Collected data
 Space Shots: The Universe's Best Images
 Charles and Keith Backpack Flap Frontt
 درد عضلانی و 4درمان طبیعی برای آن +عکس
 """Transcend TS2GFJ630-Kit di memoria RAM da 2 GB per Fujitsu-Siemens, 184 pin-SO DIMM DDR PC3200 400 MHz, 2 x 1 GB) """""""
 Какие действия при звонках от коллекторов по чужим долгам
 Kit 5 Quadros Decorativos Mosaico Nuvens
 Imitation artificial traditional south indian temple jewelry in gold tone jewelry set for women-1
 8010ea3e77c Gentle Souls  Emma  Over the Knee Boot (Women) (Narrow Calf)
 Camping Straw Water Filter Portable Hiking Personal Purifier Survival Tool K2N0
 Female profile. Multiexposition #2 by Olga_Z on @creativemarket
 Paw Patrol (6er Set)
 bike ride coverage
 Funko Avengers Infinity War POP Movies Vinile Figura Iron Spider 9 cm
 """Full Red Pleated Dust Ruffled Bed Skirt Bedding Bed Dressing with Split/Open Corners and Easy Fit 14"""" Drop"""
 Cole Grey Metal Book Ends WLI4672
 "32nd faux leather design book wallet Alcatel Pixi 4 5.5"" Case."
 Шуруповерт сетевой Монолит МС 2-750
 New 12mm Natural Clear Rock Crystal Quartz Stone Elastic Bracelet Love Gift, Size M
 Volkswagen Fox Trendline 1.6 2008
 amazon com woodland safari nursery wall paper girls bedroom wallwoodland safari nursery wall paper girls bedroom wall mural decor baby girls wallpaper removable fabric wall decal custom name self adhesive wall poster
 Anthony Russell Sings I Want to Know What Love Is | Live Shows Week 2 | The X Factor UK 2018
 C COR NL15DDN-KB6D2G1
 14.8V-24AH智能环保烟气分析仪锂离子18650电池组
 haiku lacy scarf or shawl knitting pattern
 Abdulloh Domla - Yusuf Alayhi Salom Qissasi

[Task] Recopy the records without any alteration.

[Finished exercise]
 Space Shots: The Universe's Best Images
 Charles and Keith Backpack Flap Frontt
 درد عضلانی و 4درمان طبیعی برای آن +عکس
 """Transcend TS2GFJ630-Kit di memoria RAM da 2 GB per Fujitsu-Siemens, 184 pin-SO DIMM DDR PC3200 400 MHz, 2 x 1 GB) """""""
 Какие действия при звонках от коллекторов по чужим долгам
 Kit 5 Quadros Decorativos Mosaico Nuvens
 Imitation artificial traditional south indian temple jewelry in gold tone jewelry set for women-1
 8010ea3e77c Gentle Souls  Emma  Over the Knee Boot (Women) (Narrow Calf)
 Camping Straw Water Filter Portable Hiking Personal Purifier Survival Tool K2N0
 Female profile. Multiexposition #2 by Olga_Z on @creativemarket
 Paw Patrol (6er Set)
 bike ride coverage
 Funko Avengers Infinity War POP Movies Vinile Figura Iron Spider 9 cm
 """Full Red Pleated Dust Ruffled Bed Skirt Bedding Bed Dressing with Split/Open Corners and Easy Fit 14"""" Drop"""
 Cole Grey Metal Book Ends WLI4672
 "32nd faux leather design book wallet Alcatel Pixi 4 5.5"" Case."
 Шуруповерт сетевой Монолит МС 2-750
 New 12mm Natural Clear Rock Crystal Quartz Stone Elastic Bracelet Love Gift, Size M
 Volkswagen Fox Trendline 1.6 2008
 amazon com woodland safari nursery wall paper girls bedroom wallwoodland safari nursery wall paper girls bedroom wall mural decor baby girls wallpaper removable fabric wall decal custom name self adhesive wall poster
 Anthony Russell Sings I Want to Know What Love Is | Live Shows Week 2 | The X Factor UK 2018
 C COR NL15DDN-KB6D2G1
 14.8V-24AH智能环保烟气分析仪锂离子18650电池组
 haiku lacy scarf or shawl knitting pattern
 Abdulloh Domla - Yusuf Alayhi Salom Qissasi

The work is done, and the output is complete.